Hello, happy Memorial Day again! I have yet another post to share today, this one about a classroom transformation and poetry lesson.
The Goals:
-Learn and poetry elements.
-Practice the ACCESS speaking domain/speaking and reading skills.
-Explore various poetry genres.
-Appreciate the beauty of poetry!
The set up included:
-The campfire itself, made of orange pumpkin Dollar Tree lights, and a light I owned from Walmart that moves at various speeds and allows you to select colors (creating a red, rotating, ambient light effect), construction paper flames (taped to the light), and sticks that I had turned into torches for drama props a long time back using recycled bottles and tissue paper.
-My ceiling light covers (magnetic) from Amazon.
-A blanket to sit on.
-Plants that were already in my classroom.
-A Youtube campfire background with sound effects.

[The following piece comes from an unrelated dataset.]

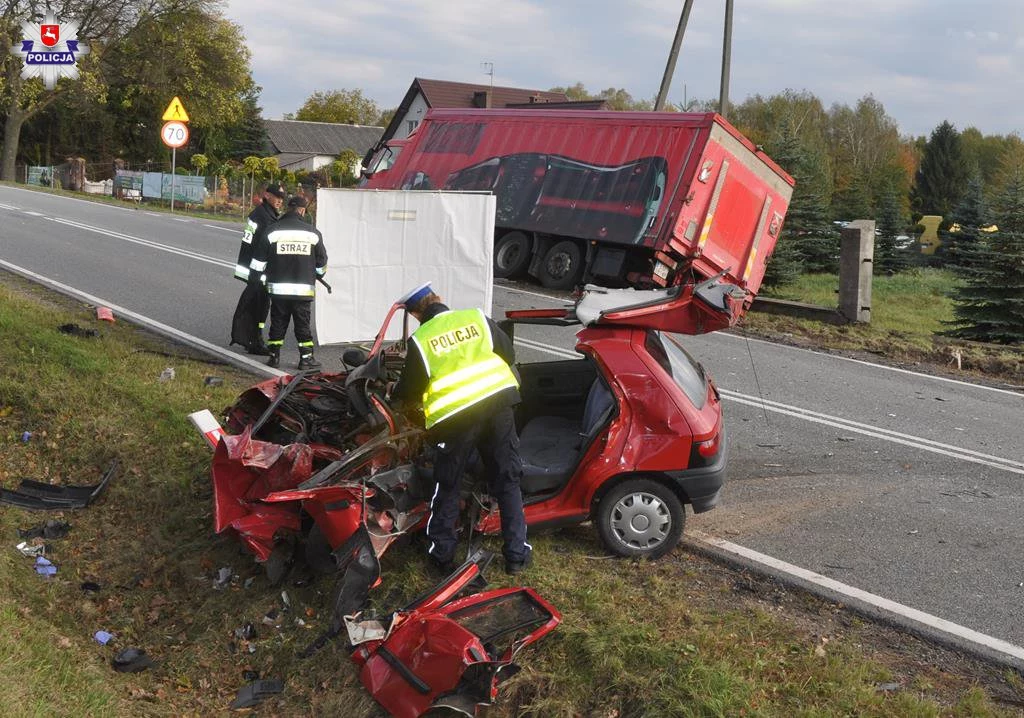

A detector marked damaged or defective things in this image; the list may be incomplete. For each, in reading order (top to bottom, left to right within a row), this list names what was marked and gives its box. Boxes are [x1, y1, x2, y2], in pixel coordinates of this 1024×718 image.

shattered plastic fragment [35, 553, 56, 577]
red wrecked car [207, 280, 724, 581]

-Marshmallows and skewers.
The last thing is a variety of poems printed out to read/analyze.
The Lesson:
To start off the lesson, I read a famous poem (such as "Nothing Gold Can Stay" by Robert Frost). Then we all read it together. Prior to sitting around the campfire, students had around 10 minutes to choose a favorite poem or choose one of many I printed to read aloud, giving them time to choose and practice reading them. We went around the campfire, each reading a selected poem. Next, students took their poems to their seats and I used a document camera to walk everyone through how to label their poetry, and the definitions of each poetry element (though many of them had the definitions from a prior assignment called "Poetry Toolboxes" I would like to share in the future). They labeled stanzas, line breaks, metaphors, similes, alliteration, repetition, onomatopoeia, hyperboles, rhythm, etc. The first times I did this lesson I made a lot of mistakes and did not have a clear order of reading/annotating, and all of my students hand wrote their poems to label them. If I could redo it, I would have more extra copies printed to directly label and maybe have everyone choose a poem in advance so they were all printed and ready. They did a beautiful job writing and labeling, though, and some students went the extra mile to beautifully illustrate their poetry as well. Another mistake I made was having everyone read the first poem together from the screen. Individual copies of the poem would probably have been much easier to follow along with, although it would be more paper.